## Selected text
-- BEGIN --
Yes, the middle coil on the rear bank is #3. Front bank is 2,4,6 and rear is 1,3,5. 

As far as the plugs, platinum plugs can be gapped initially but not after they've been run. Also, you picked the wrong plugs. The only plugs that should be used in a Nissan engine are NGK's. In your case you should have used NGK laser platinums #PLFR5A-11 (stock#6240), which is the original equipment plug. If you had a code for #3 misfire, it's typically the ignition coil or the plug.


----------



## edortir6 (May 26, 2006)

Thanks smj999smj, I changed the ignition coil, all is good right now. As for the plugs, a friend of mine told me to get NGK after I already put the Autolite plugs in. I can't understand why they would sell them for a Nissan if you really should not put them in a Nissan. So, being that they cost $4 a pop should I get them out ASAP anyway?


----------



## edortir6 (May 26, 2006)

So I put NGK plugs and 3 new coils in the back (1,3,5) and there is still a misfire. cylinder 3 is actually melting the coils. I had someone look at the car and after messing with it for a few days he called his son which owns shop. His son said he's come across this problem a few times with this car. He said it turned out to be the computer. I'm planning on taking the car to the dealer so they can hook it up to the computer and find out what's going on.


----------



## edortir6 (May 26, 2006)

So, Nissan tells me the #3 fuel injector is no good, all the plugs need to be changed and all the fuel injectors should be replaced for $1400. If I want to just change the one fuel injector and the plugs it'll be $700. I can't afford either option. They say the fuel injectors are $130+. I found a few online from $40 - $100 all OE replacement. I may just get it from Nissan and hope that fixes the problem.


----------



## Nickaltima (Jan 11, 2008)
-- END --
## Entries provided
-- BEGIN --
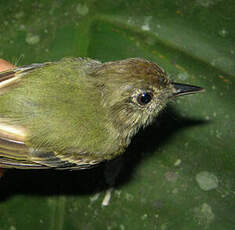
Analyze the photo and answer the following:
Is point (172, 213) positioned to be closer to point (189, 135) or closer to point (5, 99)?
point (189, 135)

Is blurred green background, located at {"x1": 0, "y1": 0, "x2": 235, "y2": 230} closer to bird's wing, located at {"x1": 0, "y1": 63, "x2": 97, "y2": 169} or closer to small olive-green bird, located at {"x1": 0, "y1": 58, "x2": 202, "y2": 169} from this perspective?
small olive-green bird, located at {"x1": 0, "y1": 58, "x2": 202, "y2": 169}

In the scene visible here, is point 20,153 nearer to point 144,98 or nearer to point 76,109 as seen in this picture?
point 76,109

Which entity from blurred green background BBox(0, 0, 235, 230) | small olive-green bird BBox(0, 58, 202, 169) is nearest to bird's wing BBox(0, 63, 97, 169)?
small olive-green bird BBox(0, 58, 202, 169)

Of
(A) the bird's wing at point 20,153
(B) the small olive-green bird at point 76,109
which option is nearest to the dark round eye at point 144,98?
(B) the small olive-green bird at point 76,109

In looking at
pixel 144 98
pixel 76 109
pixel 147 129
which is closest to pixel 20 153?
pixel 76 109

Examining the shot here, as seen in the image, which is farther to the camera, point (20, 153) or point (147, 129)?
point (147, 129)

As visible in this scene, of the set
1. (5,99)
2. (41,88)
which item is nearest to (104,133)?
(41,88)
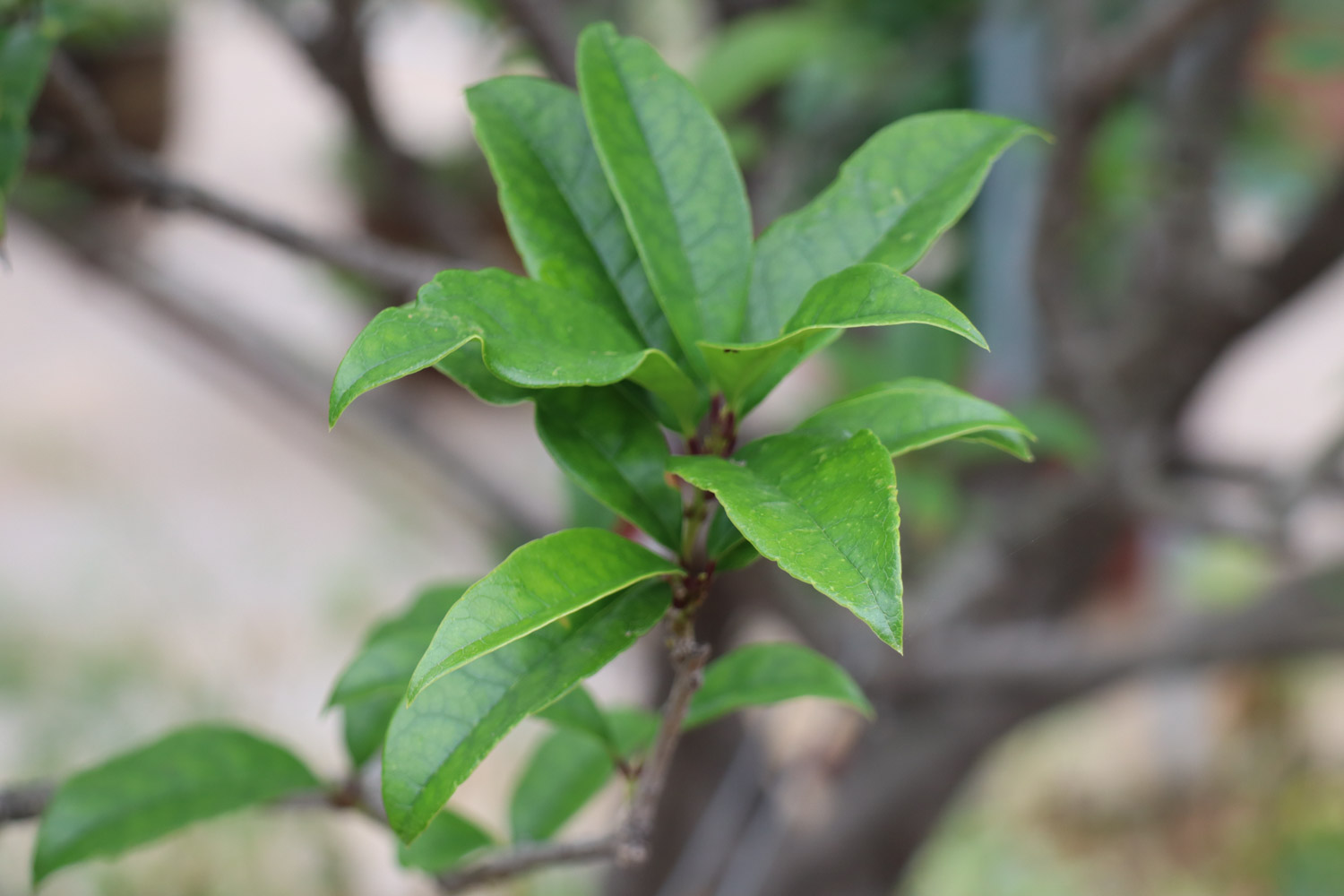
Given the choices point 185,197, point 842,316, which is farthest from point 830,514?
point 185,197

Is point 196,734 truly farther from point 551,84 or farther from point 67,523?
point 67,523

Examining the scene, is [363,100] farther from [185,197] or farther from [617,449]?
[617,449]

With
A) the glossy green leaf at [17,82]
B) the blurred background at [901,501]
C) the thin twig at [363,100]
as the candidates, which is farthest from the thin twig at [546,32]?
the glossy green leaf at [17,82]

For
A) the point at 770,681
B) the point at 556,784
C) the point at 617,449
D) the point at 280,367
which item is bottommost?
the point at 280,367

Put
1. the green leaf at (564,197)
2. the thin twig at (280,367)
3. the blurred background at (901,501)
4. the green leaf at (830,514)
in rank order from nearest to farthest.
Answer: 1. the green leaf at (830,514)
2. the green leaf at (564,197)
3. the blurred background at (901,501)
4. the thin twig at (280,367)

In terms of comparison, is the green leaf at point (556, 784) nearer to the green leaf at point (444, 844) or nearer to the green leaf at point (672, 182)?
the green leaf at point (444, 844)
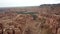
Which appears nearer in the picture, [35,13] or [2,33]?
[2,33]

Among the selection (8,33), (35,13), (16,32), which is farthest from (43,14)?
(8,33)

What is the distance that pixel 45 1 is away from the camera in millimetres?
2799

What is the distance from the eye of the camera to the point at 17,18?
2.71 meters

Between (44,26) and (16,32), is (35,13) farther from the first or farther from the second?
(16,32)

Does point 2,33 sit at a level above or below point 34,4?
below

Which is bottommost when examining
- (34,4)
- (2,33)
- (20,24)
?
(2,33)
-- END --
## Short exercise
Reproduce the forum thread above about the Nissan misfire in full, word for word.

## Written reply
Yes, the middle coil on the rear bank is #3. Front bank is 2,4,6 and rear is 1,3,5. 

As far as the plugs, platinum plugs can be gapped initially but not after they've been run. Also, you picked the wrong plugs. The only plugs that should be used in a Nissan engine are NGK's. In your case you should have used NGK laser platinums #PLFR5A-11 (stock#6240), which is the original equipment plug. If you had a code for #3 misfire, it's typically the ignition coil or the plug.


----------



## edortir6 (May 26, 2006)

Thanks smj999smj, I changed the ignition coil, all is good right now. As for the plugs, a friend of mine told me to get NGK after I already put the Autolite plugs in. I can't understand why they would sell them for a Nissan if you really should not put them in a Nissan. So, being that they cost $4 a pop should I get them out ASAP anyway?


----------



## edortir6 (May 26, 2006)

So I put NGK plugs and 3 new coils in the back (1,3,5) and there is still a misfire. cylinder 3 is actually melting the coils. I had someone look at the car and after messing with it for a few days he called his son which owns shop. His son said he's come across this problem a few times with this car. He said it turned out to be the computer. I'm planning on taking the car to the dealer so they can hook it up to the computer and find out what's going on.


----------



## edortir6 (May 26, 2006)

So, Nissan tells me the #3 fuel injector is no good, all the plugs need to be changed and all the fuel injectors should be replaced for $1400. If I want to just change the one fuel injector and the plugs it'll be $700. I can't afford either option. They say the fuel injectors are $130+. I found a few online from $40 - $100 all OE replacement. I may just get it from Nissan and hope that fixes the problem.


----------



## Nickaltima (Jan 11, 2008)